Secondly, wild camping in a 4000 acre estate is very different from camping in somebody’s garden. No one wants to go and wild camp right by Darwall’s house (he does not exactly sound like somebody who it would be fun to have a drink with) and besides, it would be an invasion of privacy. Other countries that do permit wild camping – Sweden, Norway, Scotland – all stipulate that you should not camp within a certain distance of a dwelling or garden. Camping discreetly on a very large piece of wild moorland in a National Park is hardly a damaging or intrusive activity. Yet Darwall seems to think it is.


Whilst wild camping – sometimes in Scotland, sometimes in Dartmoor, sometimes elsewhere – I have seen the sun rise through woods as the dawn chorus sings around me. I have opened my tent and looked upon mountains in the morning, a far cry from opening the curtains and seeing tarmac and cars. I have felt like I am the only person in the world, as though it is just me and the landscape. I have been drawn closer to the beauty of the natural world, have been made to feel content in a way that words fall short of describing. I have had experiences that nothing else other than wild camping can give me.

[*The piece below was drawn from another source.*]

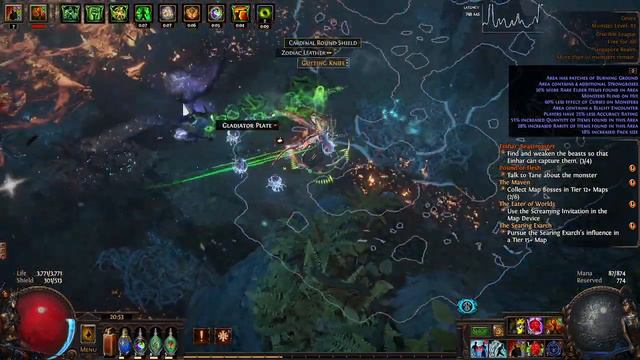 PoE 3.21 2000 ping Poison Artillery Ballista vs t16 Crucible Brutal смотреть онлайн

They are very special experiences, and to deny people the chance to have them is deeply selfish.

Much has been made of the fact that Darwall is a wealthy hedge-fund manager. That he has donated considerable funds to UKIP, Vote Leave and the Conservatives. That he owns an estate in Scotland four times the size of his Dartmoor one. But what the primary focus should be is the fact that he cannot seem to stomach the thought of people pitching tiny rectangles of canvas in his 4,000 acre estate.

It should be the primary focus for the simple reason that it is symbolic of the wider denial of people from the land in England.

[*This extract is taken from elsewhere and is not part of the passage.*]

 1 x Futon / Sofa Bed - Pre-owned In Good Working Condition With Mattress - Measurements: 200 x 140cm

I move now to ideas that the brilliant Right to Roam campaign have explained far better and more eloquently than me, but that I will repeat here nonetheless. Not only are we now not able to wild camp legally anywhere in England. We are also legally permitted to access a paltry 8% of England’s land and 3% of its waterways. Walk off the path, veer into the woods, and you’re trespassing.


Why is this a problem?


It is a problem because it means that we are excluded from huge swathes of natural beauty. From the outdoors. It is a problem because it means that environmental damage can be hidden from us. It is a problem because it means that one person can wander freely through an enormous estate while another cannot, creating a hierarchy through exclusion. It is a problem because it means that many people cannot easily access the outdoors or may not know how to.


Most of all, it is a problem because it means that, by being denied access to the land and the natural world within it, apathy towards the natural world grows. And apathy towards the natural world is the last thing we need at the moment.


To return to what prompted this article, many people will not be bothered about today’s ruling about wild camping. This may be because they have never wild camped, and they might not have done that for the simple reason that they are not allowed to.


And so why care about the destruction of the land, when you cannot walk on most of it, experience it for yourself, and therefore see that this destruction must be reversed?


Today’s ruling is the result of one man’s selfishness. But it stands for so much more. Let that not be forgotten.